De boas intenções…

José Mário Branco — 25 Maio 2008

miseriaportugal_72dpi.jpgCoordenador de um novo estudo intitulado “Um Olhar sobre a Pobreza”, o professor Alfredo Bruto da Costa dá hoje (sexta-feira, 23 de Maio) uma interessante entrevista ao jornal Público, cuja leitura a todos aconselhamos. Trata-se de um repositório dos raciocínios labirínticos em que, acerca desse tema, se vai esfalfando tanta gente bem intencionada, caso do entrevistado. Desde há longa data envolvido na análise da pobreza em Portugal e da sua incidência no tecido social do país, e mesmo da sua denúncia, Bruto da Costa, quando é alvo de perguntas directas do jornalista acerca das razões e origens da pobreza, mostra-se sempre incapaz de assumir as causas que lhe estão na raiz e de mostrar o papel do Estado na (não-) distribuição da riqueza.

“É preciso subir os salários e diversificar as fontes de rendimento”, oferece o jornal em título, citando o entrevistado. E mais adiante: “Os baixos salários são um problema grave, que contribui para a pobreza em Portugal. É preciso aumentar os ordenados e democratizar as empresas.”

Democratizar as empresas?! Que quer Bruto da Costa dizer com uma (aparentemente) tão subversiva palavra de ordem? Ele explica: “Defendo que deve haver uma diversificação das fontes de rendimento: uma parte do trabalho, outra do capital, o que implica uma democratização no acesso ao capital, que não é só poder comprar uma acção: o número de acções que um cidadão comum tem não lhe permite ter a mais pequena influência na gestão da empresa. O que importa que o capital esteja disseminado quando quem continua a mandar são os grandes? A democratização do capital deve ser também a democratização da empresa”. Mas, ou as acções estão concentradas em grandes pacotes, e então a empresa está directa ou indirectamente nas mãos do pequeno grupo dos principais accionistas, ou as acções estão dispersas pela população, e então a empresa está, para todos os efeitos práticos, nas mãos dos seus administradores, que se perpetuam através da cooptação. Não vemos que seja possível democratizar a apropriação do capital. “Democratizar” é, nos dias que correm, uma palavra tão vaga…

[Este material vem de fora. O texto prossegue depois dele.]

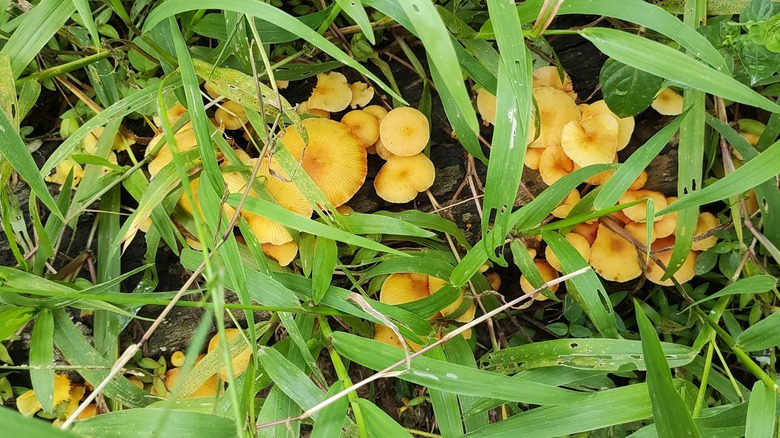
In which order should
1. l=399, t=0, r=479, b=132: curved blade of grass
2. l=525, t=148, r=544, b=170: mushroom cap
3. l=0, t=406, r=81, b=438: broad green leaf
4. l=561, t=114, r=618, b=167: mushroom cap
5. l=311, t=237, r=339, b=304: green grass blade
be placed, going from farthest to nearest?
l=525, t=148, r=544, b=170: mushroom cap, l=561, t=114, r=618, b=167: mushroom cap, l=311, t=237, r=339, b=304: green grass blade, l=399, t=0, r=479, b=132: curved blade of grass, l=0, t=406, r=81, b=438: broad green leaf

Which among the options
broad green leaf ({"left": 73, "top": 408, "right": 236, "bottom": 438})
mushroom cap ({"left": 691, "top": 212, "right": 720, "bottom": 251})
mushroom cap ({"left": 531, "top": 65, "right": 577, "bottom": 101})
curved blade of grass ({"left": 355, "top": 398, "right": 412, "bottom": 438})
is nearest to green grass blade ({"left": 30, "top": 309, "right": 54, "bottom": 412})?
broad green leaf ({"left": 73, "top": 408, "right": 236, "bottom": 438})

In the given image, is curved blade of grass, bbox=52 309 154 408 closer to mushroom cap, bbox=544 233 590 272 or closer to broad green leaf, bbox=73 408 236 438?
broad green leaf, bbox=73 408 236 438

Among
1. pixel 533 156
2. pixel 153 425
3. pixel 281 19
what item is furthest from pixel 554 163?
pixel 153 425

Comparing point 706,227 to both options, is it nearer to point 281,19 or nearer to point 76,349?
point 281,19

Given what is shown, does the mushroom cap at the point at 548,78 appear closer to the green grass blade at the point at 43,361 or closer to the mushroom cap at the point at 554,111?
the mushroom cap at the point at 554,111

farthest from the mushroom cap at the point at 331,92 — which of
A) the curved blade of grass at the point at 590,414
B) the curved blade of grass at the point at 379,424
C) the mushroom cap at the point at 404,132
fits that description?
the curved blade of grass at the point at 590,414

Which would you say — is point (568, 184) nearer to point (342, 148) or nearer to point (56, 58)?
point (342, 148)
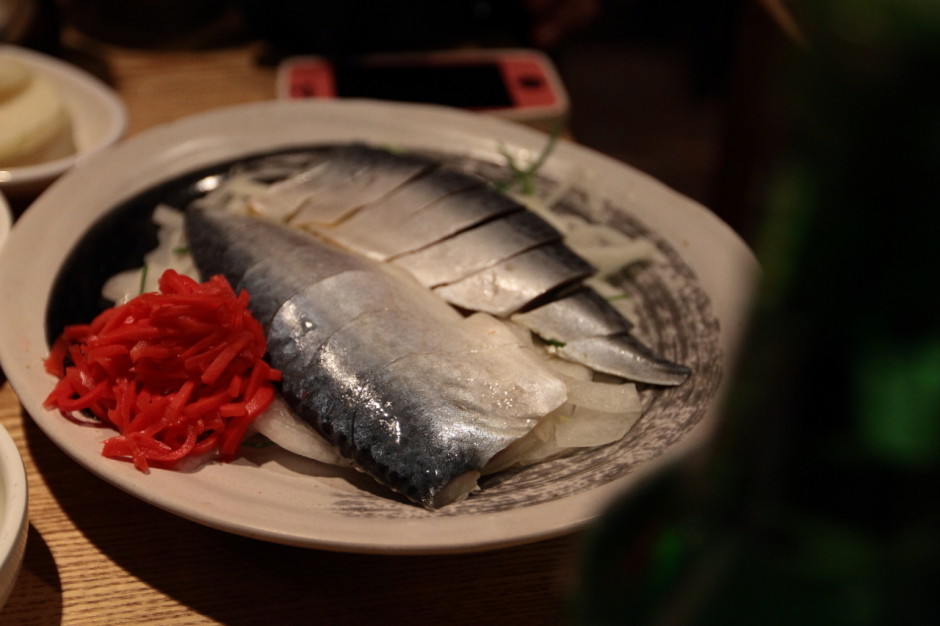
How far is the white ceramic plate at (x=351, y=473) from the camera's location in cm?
111

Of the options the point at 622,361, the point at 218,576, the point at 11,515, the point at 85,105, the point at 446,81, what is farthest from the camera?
the point at 446,81

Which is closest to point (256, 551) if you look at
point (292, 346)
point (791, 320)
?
point (292, 346)

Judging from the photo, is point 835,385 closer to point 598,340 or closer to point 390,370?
Answer: point 390,370

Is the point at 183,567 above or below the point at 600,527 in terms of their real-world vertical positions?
below

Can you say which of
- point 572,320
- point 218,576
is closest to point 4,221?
point 218,576

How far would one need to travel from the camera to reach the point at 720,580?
0.45 meters

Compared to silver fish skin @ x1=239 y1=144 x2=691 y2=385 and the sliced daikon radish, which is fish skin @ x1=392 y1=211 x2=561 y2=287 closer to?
silver fish skin @ x1=239 y1=144 x2=691 y2=385

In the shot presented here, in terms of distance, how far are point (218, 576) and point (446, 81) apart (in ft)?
5.58

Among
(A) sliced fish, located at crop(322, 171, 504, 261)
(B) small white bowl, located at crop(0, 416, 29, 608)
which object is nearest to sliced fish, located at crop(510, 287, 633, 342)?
(A) sliced fish, located at crop(322, 171, 504, 261)

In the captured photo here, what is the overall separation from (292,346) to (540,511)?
505mm

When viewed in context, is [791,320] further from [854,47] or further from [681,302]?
[681,302]

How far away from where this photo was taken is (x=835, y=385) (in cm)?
37

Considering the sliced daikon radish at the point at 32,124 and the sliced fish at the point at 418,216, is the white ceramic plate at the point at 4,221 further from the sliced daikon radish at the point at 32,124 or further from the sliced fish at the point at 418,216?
the sliced fish at the point at 418,216

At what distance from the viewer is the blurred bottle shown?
0.31 m
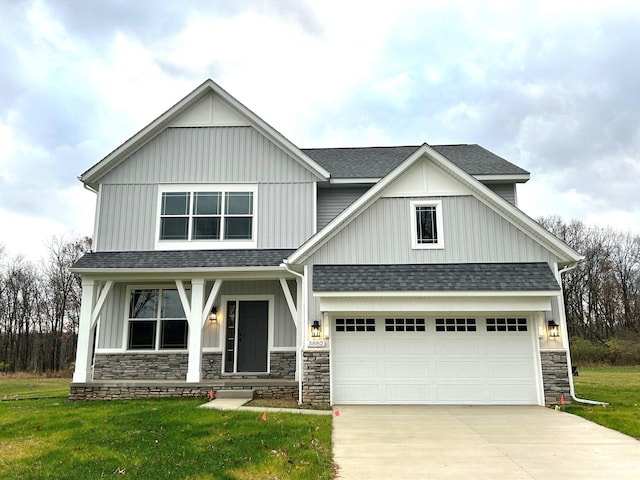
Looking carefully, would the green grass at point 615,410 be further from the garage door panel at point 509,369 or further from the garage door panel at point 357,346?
the garage door panel at point 357,346

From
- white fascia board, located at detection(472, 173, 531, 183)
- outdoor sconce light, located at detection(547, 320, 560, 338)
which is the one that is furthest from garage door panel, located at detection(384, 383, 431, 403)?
white fascia board, located at detection(472, 173, 531, 183)

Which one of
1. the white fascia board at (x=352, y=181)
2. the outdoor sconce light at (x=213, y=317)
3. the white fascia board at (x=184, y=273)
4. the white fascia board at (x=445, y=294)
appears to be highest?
the white fascia board at (x=352, y=181)

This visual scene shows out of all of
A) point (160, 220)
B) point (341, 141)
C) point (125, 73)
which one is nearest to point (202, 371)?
point (160, 220)

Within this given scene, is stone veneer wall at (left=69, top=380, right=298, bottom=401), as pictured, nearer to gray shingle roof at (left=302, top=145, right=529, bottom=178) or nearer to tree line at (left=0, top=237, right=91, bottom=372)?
gray shingle roof at (left=302, top=145, right=529, bottom=178)

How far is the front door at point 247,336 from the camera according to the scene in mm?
12211

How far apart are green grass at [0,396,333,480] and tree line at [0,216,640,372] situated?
21480 mm

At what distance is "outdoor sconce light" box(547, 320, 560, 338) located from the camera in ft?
31.7

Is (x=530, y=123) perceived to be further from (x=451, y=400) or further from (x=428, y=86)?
(x=451, y=400)

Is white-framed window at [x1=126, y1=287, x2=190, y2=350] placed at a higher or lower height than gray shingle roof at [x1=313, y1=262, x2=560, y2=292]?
lower

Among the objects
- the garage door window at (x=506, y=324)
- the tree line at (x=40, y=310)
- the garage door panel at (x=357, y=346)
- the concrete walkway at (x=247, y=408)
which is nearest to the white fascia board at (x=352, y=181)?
the garage door panel at (x=357, y=346)

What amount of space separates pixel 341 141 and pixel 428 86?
148ft

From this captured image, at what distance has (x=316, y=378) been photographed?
31.8 ft

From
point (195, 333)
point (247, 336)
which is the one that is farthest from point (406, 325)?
point (195, 333)

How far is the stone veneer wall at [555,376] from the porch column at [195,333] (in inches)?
313
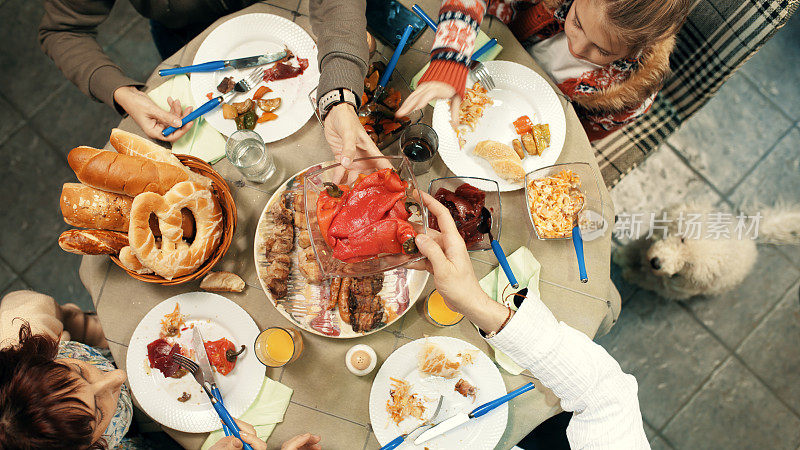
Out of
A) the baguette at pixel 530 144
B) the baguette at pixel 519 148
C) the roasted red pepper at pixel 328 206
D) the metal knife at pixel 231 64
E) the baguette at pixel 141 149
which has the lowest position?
the baguette at pixel 141 149

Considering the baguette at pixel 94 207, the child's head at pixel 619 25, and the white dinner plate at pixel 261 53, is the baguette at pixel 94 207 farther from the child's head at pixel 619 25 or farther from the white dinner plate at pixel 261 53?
the child's head at pixel 619 25

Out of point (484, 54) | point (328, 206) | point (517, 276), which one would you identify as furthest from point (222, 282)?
point (484, 54)

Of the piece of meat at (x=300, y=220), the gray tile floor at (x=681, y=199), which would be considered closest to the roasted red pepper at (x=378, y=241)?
the piece of meat at (x=300, y=220)

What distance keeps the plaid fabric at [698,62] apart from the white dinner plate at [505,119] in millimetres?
788

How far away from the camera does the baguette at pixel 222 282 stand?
184 centimetres

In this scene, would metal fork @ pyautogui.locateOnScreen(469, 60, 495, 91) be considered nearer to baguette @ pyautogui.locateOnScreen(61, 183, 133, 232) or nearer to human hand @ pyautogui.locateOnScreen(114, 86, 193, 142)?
human hand @ pyautogui.locateOnScreen(114, 86, 193, 142)

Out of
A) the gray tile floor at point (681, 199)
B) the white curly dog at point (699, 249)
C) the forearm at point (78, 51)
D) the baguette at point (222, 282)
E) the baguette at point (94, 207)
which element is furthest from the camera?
the gray tile floor at point (681, 199)

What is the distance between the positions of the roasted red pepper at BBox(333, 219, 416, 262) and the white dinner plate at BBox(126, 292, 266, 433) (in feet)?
1.79

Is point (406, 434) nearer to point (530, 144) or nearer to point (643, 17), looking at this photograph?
→ point (530, 144)

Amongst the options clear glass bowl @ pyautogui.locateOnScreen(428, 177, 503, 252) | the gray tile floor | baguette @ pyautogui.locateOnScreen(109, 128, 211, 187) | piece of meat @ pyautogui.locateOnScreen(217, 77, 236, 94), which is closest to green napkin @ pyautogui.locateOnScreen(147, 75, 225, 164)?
piece of meat @ pyautogui.locateOnScreen(217, 77, 236, 94)

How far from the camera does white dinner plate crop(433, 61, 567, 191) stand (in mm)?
1944

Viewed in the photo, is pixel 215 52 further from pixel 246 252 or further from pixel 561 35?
pixel 561 35

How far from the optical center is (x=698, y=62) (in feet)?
7.34

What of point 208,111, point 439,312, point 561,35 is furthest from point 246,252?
point 561,35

A entrevista nada nos diz sobre a distribuição da riqueza criada, entre o capital e o trabalho. O fundamento da desigualdade resulta da exploração, do facto de haver uns que vendem o seu tempo de trabalho e de haver outros que mandam sobre o tempo de trabalho dos primeiros. Claro que é possível democratizar esta situação, mas então acaba-se com o capitalismo. Por isso Bruto da Costa nada nos diz sobre o poder de decisão nas empresas, quanto à sua gestão, à organização da produção e à sua distribuição.

Estamos fartos de ouvir a conversa – mais uma vez aqui presente – da “qualificação da mão-de-obra”, neste país onde dezenas de milhares de diplomados estão no desemprego, onde tantos outros se desenrascam em trabalhos precários que nada têm a ver com as suas qualificações. É certo que Bruto da Costa refere, com alguma acuidade, a falta de qualificação dos próprios empresários (capitalistas e gestores) enquanto tais, mas que conclusões tira ele desse facto? Nenhumas – a não ser um reforço dessa política tipicamente cristã que é o regime assistencial do Estado, uma espécie de caridade oficial que em nada pode inflectir (muito menos resolver) a dinâmica essencial e inevitável da economia capitalista dos nossos dias: empobrecer a maioria à custa do enriquecimento de uns poucos.

Não hostilizamos as boas intenções dos que se preocupam genuinamente com o sofrimento dos pobres. Mas, se há quem considere utópico acabar com o capitalismo, a nós parece-nos sobretudo utópico usar as boas intenções para remendar o capitalismo.